* [Textblock]
'''

# Wunschzettel für Kirstens Zöglinge - Update!



## Christine (30. Aug. 2019)

Was Kirsten in ihren Berichten - bescheiden wie sie ist - elegant verschweigt, ist die Tatsache, dass ihr die Schützlingen langsam die Haare vom Kopf fressen. Deshalb möchte ich hier mal die Werbetrommel rühren. Kirsten hat zwei Möglichkeiten eingerichtet, sie zu unterstützen:

Bei ZOO-PAPP kann man gezielt für Kirsten das Futter bestellen und direkt liefern lassen, dass sie zur Zeit benötigt.

Damit sie aber nicht in Heimchen erstickt - obwohl das zur Zeit eher unwahrscheinlich ist - gibt es auch die Möglichkeit, Kirsten finanziell zu unterstützen, denn Barmittel helfen immer! Über ihr Paypal-Konto könnt Ihr ihr einen Obulus zukommen lassen.

Nicht nur ich würde mich sehr freuen, wenn Ihr von diesen Links reichlich Gebrauch macht. Vielen lieben Dank im Voraus an alle Unterstützer und vielen lieben Dank an Kirsten für ihr unermüdliches Engagement!


----------



## Kathrinvdm (30. Aug. 2019)

Super Idee! Das mit dem Paypal-Konto ist super und dauert weniger als eine Minute. 
Danke für den Hinweis Christine!


----------

'''

* [Übungsaufgaben]
• a. Beantworte die folgenden Fragen zum Forumsthread:
(i) Bei welchem Anbieter kann man gezielt Futter für Kirsten bestellen und direkt liefern lassen?
(ii) Über welches Konto kann man Kirsten finanziell unterstützen?
(iii) Wie lange dauert das mit dem Paypal-Konto laut Kathrinvdm?
• b. Überarbeite im Forumsthread den Abschnitt von „Was Kirsten in“ bis „Obulus zukommen lassen.“, indem du „Heimchen“ durch „Grillen“ ersetzt, und gib den Abschnitt vollständig wieder.
• c. Nenne alle Personen- und Benutzernamen, die im Forumsthread vorkommen.

* [Bereitgestelltes Material]
'''

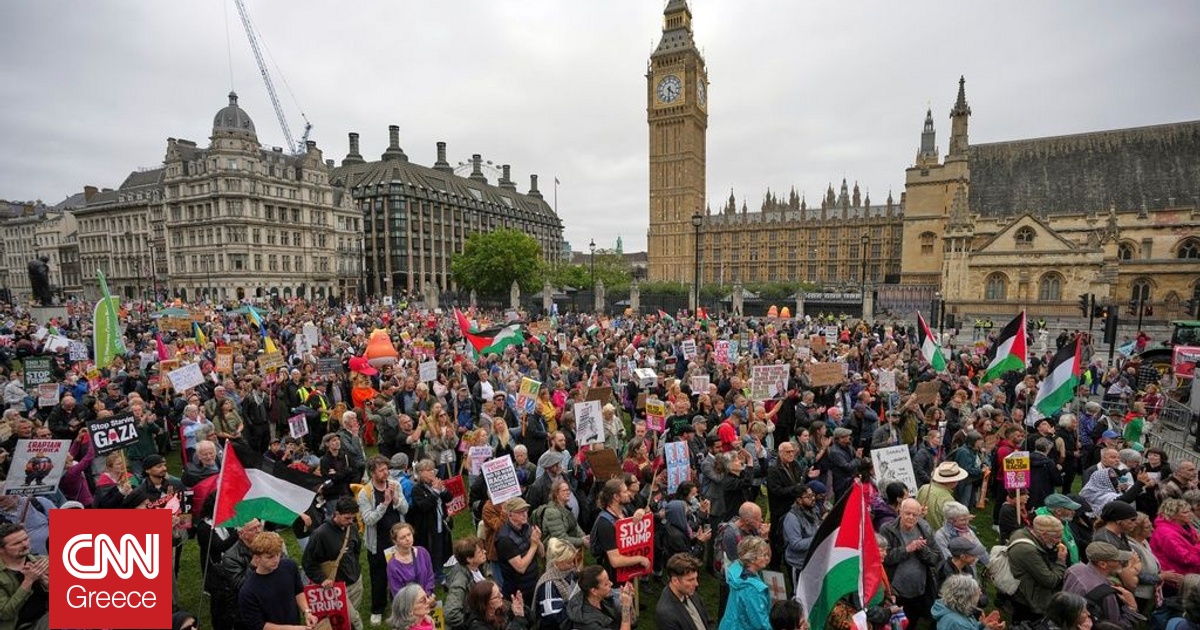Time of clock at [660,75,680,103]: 4:31
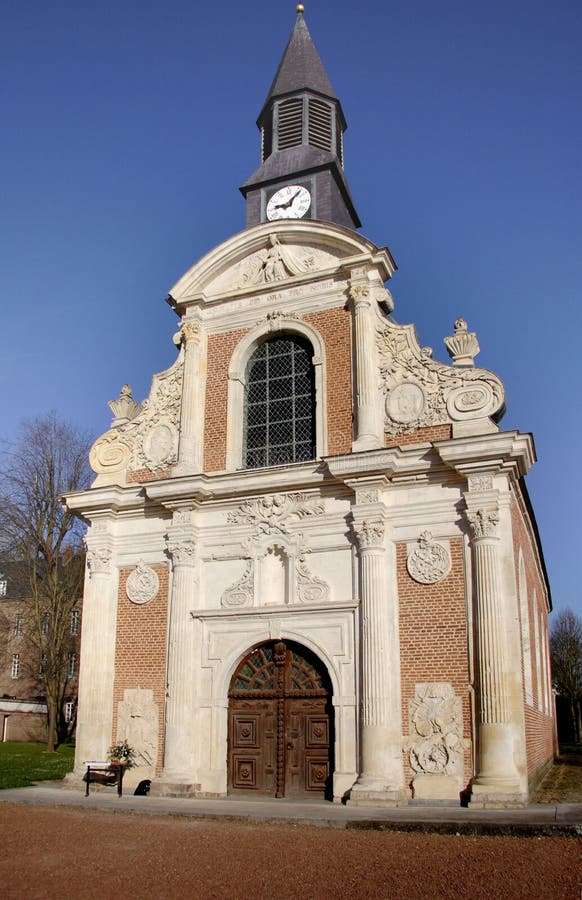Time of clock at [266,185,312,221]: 9:07
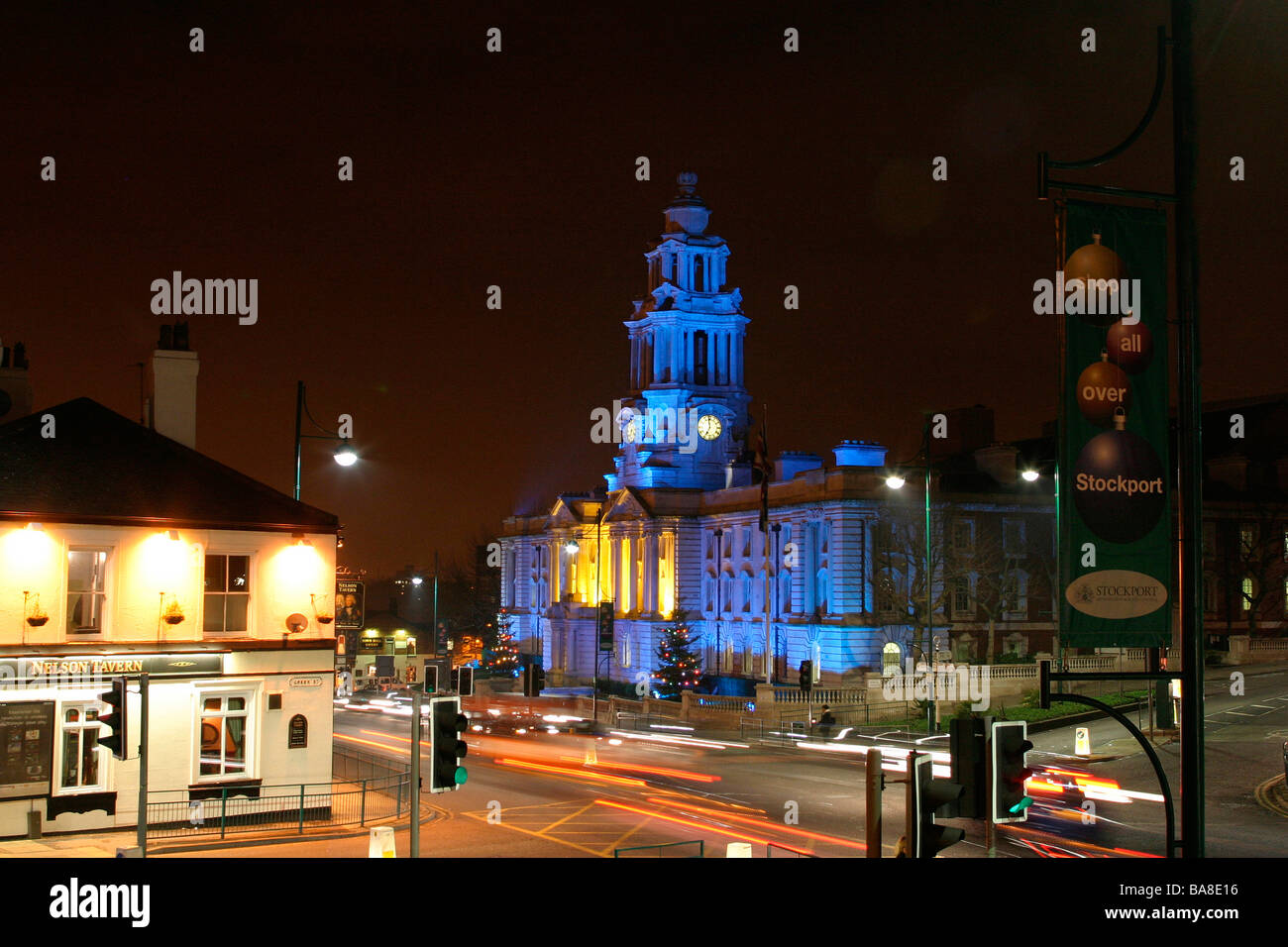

'''

* [Lösungen]
• a.
(i) Bei ZOO-PAPP.
(ii) Über ihr Paypal-Konto.
(iii) Weniger als eine Minute.

• b.
Was Kirsten in ihren Berichten - bescheiden wie sie ist - elegant verschweigt, ist die Tatsache, dass ihr die Schützlingen langsam die Haare vom Kopf fressen. Deshalb möchte ich hier mal die Werbetrommel rühren. Kirsten hat zwei Möglichkeiten eingerichtet, sie zu unterstützen:

Bei ZOO-PAPP kann man gezielt für Kirsten das Futter bestellen und direkt liefern lassen, dass sie zur Zeit benötigt.

Damit sie aber nicht in Grillen erstickt - obwohl das zur Zeit eher unwahrscheinlich ist - gibt es auch die Möglichkeit, Kirsten finanziell zu unterstützen, denn Barmittel helfen immer! Über ihr Paypal-Konto könnt Ihr ihr einen Obulus zukommen lassen.

• c. Kirsten, Christine, Kathrinvdm